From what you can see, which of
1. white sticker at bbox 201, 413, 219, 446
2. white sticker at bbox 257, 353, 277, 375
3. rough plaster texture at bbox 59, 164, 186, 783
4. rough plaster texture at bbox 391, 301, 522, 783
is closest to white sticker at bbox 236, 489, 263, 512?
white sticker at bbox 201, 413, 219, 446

§

**The task:**
Locate each line above that includes the string "bbox", and copy those lines out in full.

**Output of the exercise:**
1. white sticker at bbox 201, 413, 219, 446
2. white sticker at bbox 257, 353, 277, 375
3. rough plaster texture at bbox 59, 164, 186, 783
4. rough plaster texture at bbox 391, 301, 522, 783
is closest to white sticker at bbox 236, 489, 263, 512?
white sticker at bbox 201, 413, 219, 446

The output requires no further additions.